▶ [TEXTO EM ESTUDO]
^^^^^^^^^^^^^^^^

Lucas Alexander Graf, 19/10/23
O terror é uma constante dentro de todas as mídias de entretenimento. Seja em filmes, séries ou até mesmo em situações que não esperamos, o terror é um material consumido e adorado por muitos. Ao mesmo tempo que gostamos da sensação de ouvir a música aumentar enquanto uma situação aterrorizante está para acontecer, quanto o desprazer de não ter nossa expectativa correspondida ao final de um filme, o terror é um assunto muito delicado a se tratar dentro de uma história, sobretudo dentro de uma mesa de RPG. A situação para muitos mestres ou jogadores que desejam se aprofundar dentro desse gênero é de entender o conceito e saber aplicar dentro de uma campanha. Muitos jogadores já experienciaram uma mesa que não tinha nenhum tipo de clima de terror e que se tornou apenas uma aventura comum contra criaturas mais deformadas, ou um terror que parecia tão desconexo com a história principal que não parecia ser mais do que uma "história de fogueira" para os personagens e, especialmente, para os jogadores.
Nas últimas mesas que fui narrador e, mais recentemente, em um convite para narrar uma sessão especial de terror voltado para um grupo já formado que seguia uma campanha longa, eu consegui aprender muito sobre como trabalhar dentro do terror e dominar essa técnica tão especifica e delicada que é a de causar o medo em um personagem. E mais ainda: no próprio jogador.
Eu sempre fui um grande fã do terror e do horror. Como qualquer criança medrosa, fui sempre exposto a situações que me criaram muito medo e dormir as vezes era bem dificil. Mas, conforme fui crescendo, meu fascínio pela "segurança" que o terror me trazia foi me tranquilizando. Eu aprendi a ver a beleza no estado de arrepio, a sentir o coração bater mais forte enquanto adentrava em algum assunto que me trazia desconforto e até mesmo de me aventurar em casas abandonadas no começo da minha adolescência. Entender e me expor ao medo desde muito cedo me fez entender ele melhor e então, apreciar ele, em especial na literatura. O trecho de maior terror que senti não foi em contos de horror ou de histórias macabras feitas para me criar essa sensação, mas sim em uma história onde, ao me colocar na pele do personagem e na consequência de seus feitos, ele foi acometido por uma terrivel decadência. Estou falando de Winston, em 1984 de George Orwell. Além de contos voltados para o terror onde minhas expectativas foram jogadas ao chão, como A coisa na soleira da porta de Lovecraft e Eu não tenho boca e eu preciso gritar de Harlan Elisson são ótimos contos para que todos os meus medos primais pudessem ser expressos. Enquanto lia esses contos eu senti uma solidariedade, até mesmo um certo zelo pelo meu próprio medo: Eu não estava sozinho. Eu sentia os medos que as pessoas sentiam. E isso me tornou mais humano. E desde então, eu me dediquei ao gênero de terror, transmitir essa sensação para as pessoas, desde histórias, até mesmo para os meus jogos de terror.

^^^^^^^^^^^^^^^^

▶ [DESCRIÇÃO DA TAREFA] No texto sobre terror em mesas de RPG, em qual obra está o trecho que causou mais terror em quem escreve?

▶ [MATERIAL DE ESTUDO]

^^^^^^^^^^^^^^^^

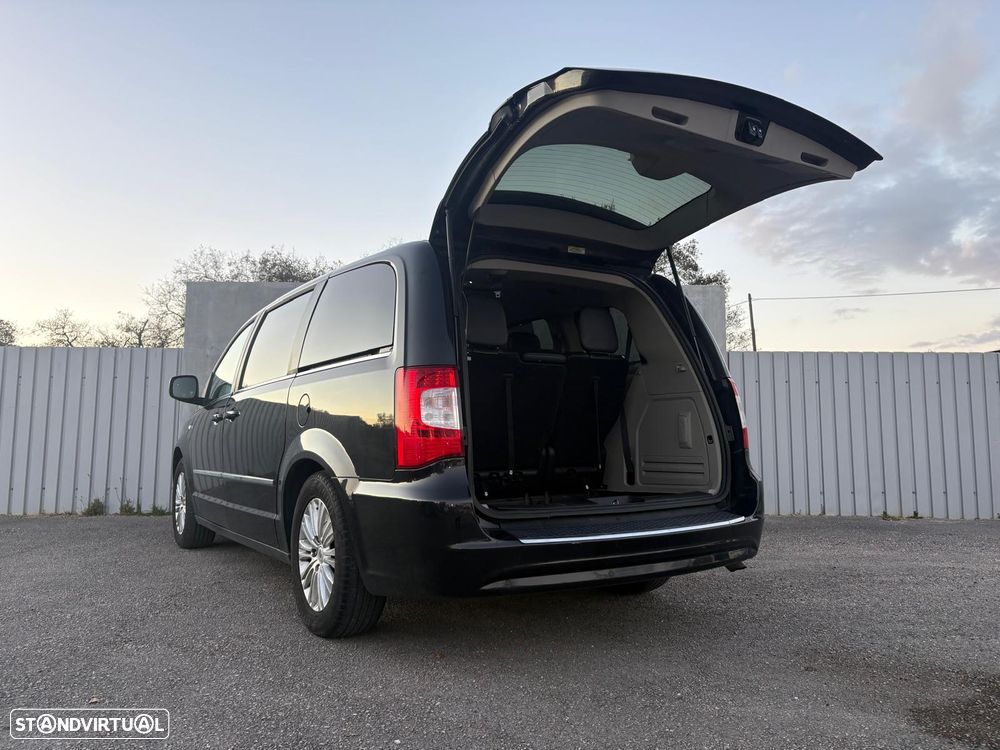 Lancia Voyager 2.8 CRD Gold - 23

^^^^^^^^^^^^^^^^

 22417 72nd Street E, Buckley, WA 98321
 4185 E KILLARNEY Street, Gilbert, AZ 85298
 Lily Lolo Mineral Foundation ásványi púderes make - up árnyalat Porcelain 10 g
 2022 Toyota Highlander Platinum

^^^^^^^^^^^^^^^^

▶ [RESULTADO DO EXERCÍCIO] Em 1984, de George Orwell, no trecho sobre Winston.